If you really do need threads, then justify why more than one of them needs to write to the DB in parallel.

And if you really do need multiple parallel writers, then wrap everything that needs to hit the DB for the whole operation to be considered "complete" in an explicit SQLite transaction, like I recommended up-thread. Then the only question of ordering will be which transaction gets committed, when.

(10) By anonymous on 2021-01-05 22:24:44 in reply to 9 [link] [source]

Thank you for the encouragement.

I am still trying very hard to formulate how I should approach this but the essence of what I need to do is a make a cache.

When a file load operation is requested by the main application, I look in the database to see if it's there. If it is, I read it from the database into memory and pass it back. If it's not there, I download it from a remote source and write it into the database and pass it back.

The catch of course is that there are multiple threads in the main application, requesting these operations in parallel.

The reason there are multiple threads is for performance - the more files that can be downloaded in parallel, the more performant the system will be.

In a typical session, there will be hundreds or even (low) thousands of such requests.

Integrating my code into the application will be challenging - the existing code that does what I am working on is mind boggling complex. Consequently, I have been trying to write a test that does all I need, can be tested in place and then eventually ported into the main application.

(11.1) By Warren Young (wyoung) on 2021-01-05 23:03:26 edited from 11.0 in reply to 10 [source]

In that case, you don't need overlapping writes at all. Each new file you download gets a new ID, and the UI process(es) blocking on that file's appearance from the remote source don't learn the ID until the file's saved to the DB. No other part of the UI will refer to that ID, either.

This sort of design is called write once, read many.

If DB records are ever deleted, it should only be after all UI bits that depend on them are destroyed.

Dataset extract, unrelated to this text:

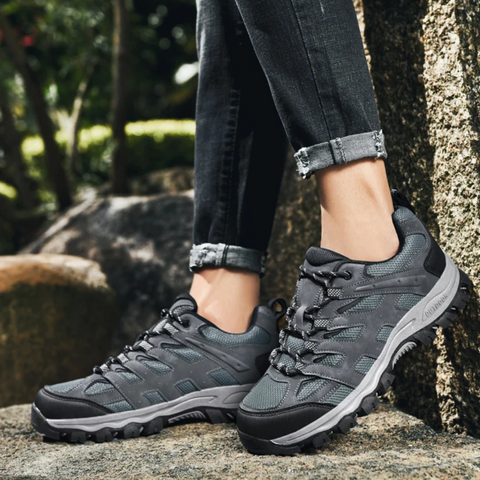 Artemy – Comfortabele Wandelschoenen voor Heren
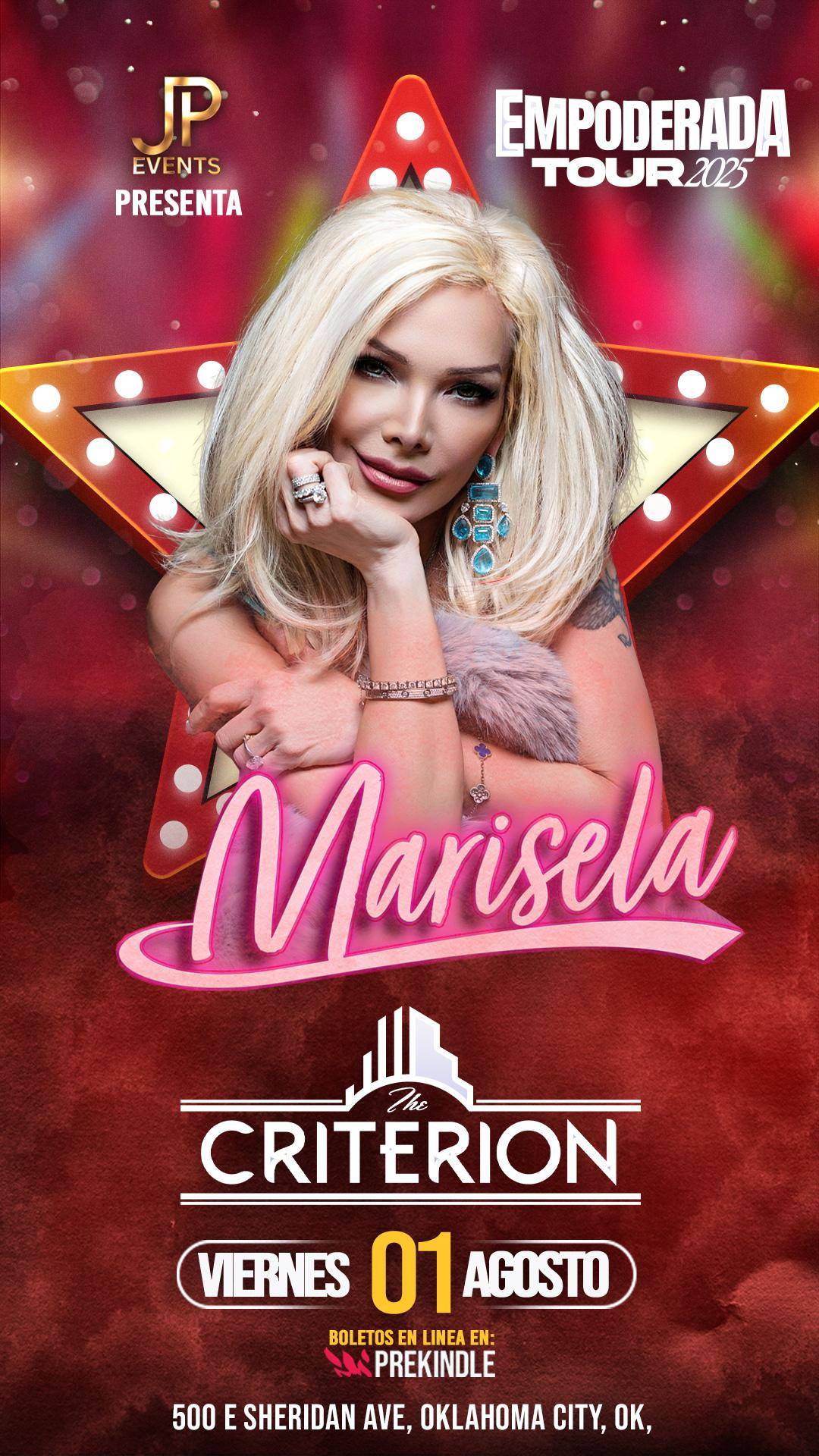 Marisela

You don't need multiple DB-writing threads to make this work. I can only see a need for 3 threads at most:

A UI thread
An event-driven I/O pump
A DB writer, called by the I/O pump when the last block of a downloaded file arrives, which does the actual DB insertion from the partial blob data temporarily stored elsewhere. That creates a file ID, which you enqueue for the UI thread, which pulls it off on its next repaint, which causes a DB read of the just-created record.

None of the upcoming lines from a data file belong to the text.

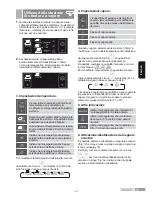 Preview for 35 page of Bosch Sensixx B45L Operating Instructions Manual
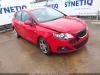 2010 SEAT IBIZA SPORT 2010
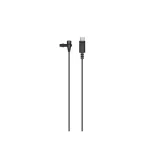 Sennheiser XS Lav USB-C Πυκνωτικό Μικρόφωνο Πέτου, Clip On Δημοσιογραφικό XS LAV USB-C - Image 4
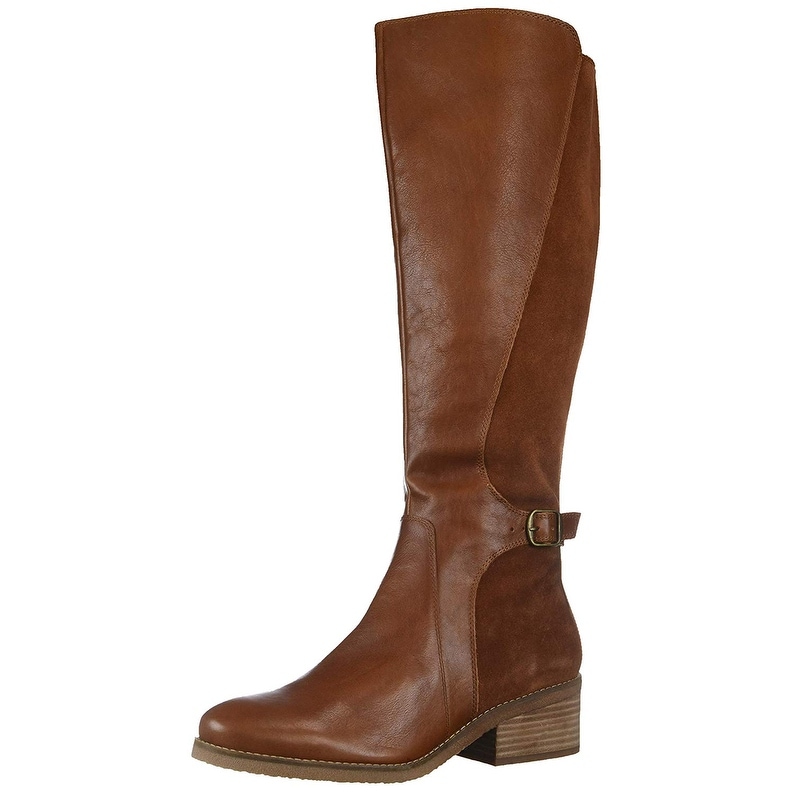 Buy Women's Over-the-Knee Boots Lucky 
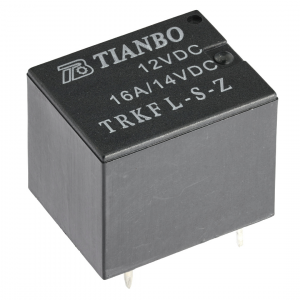 Изображение Реле TRKF-L-12VDC-S-Z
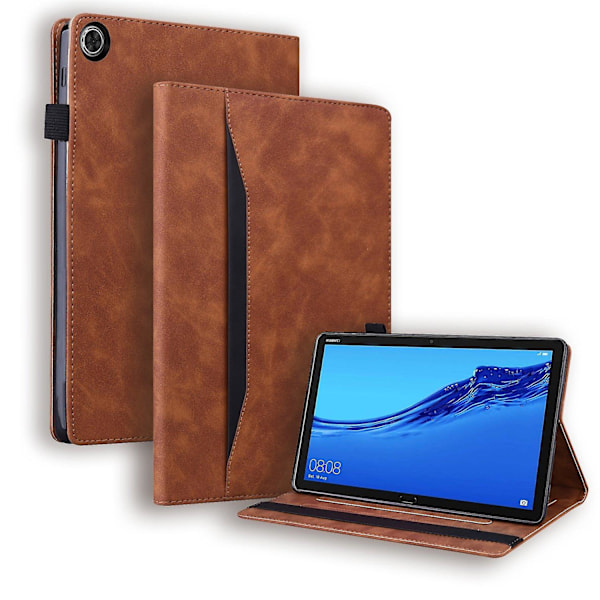 Fodral för Huawei MediaPad C5 / M5 10,1 tum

It's possible to do all of this single-threaded, but that depends on having a UI framework with an event-driven I/O feature, which not all do. If you stated your UI platform, someone expert in it might be able to advise. (e.g. Win32, with WSAAsyncSelect().)

(12) By anonymous on 2021-01-06 00:47:03 in reply to 11.1 [link] [source]

Thank you Warren - plenty to think about there and experiment with but sounds hopeful. I will post here when I have some code to show.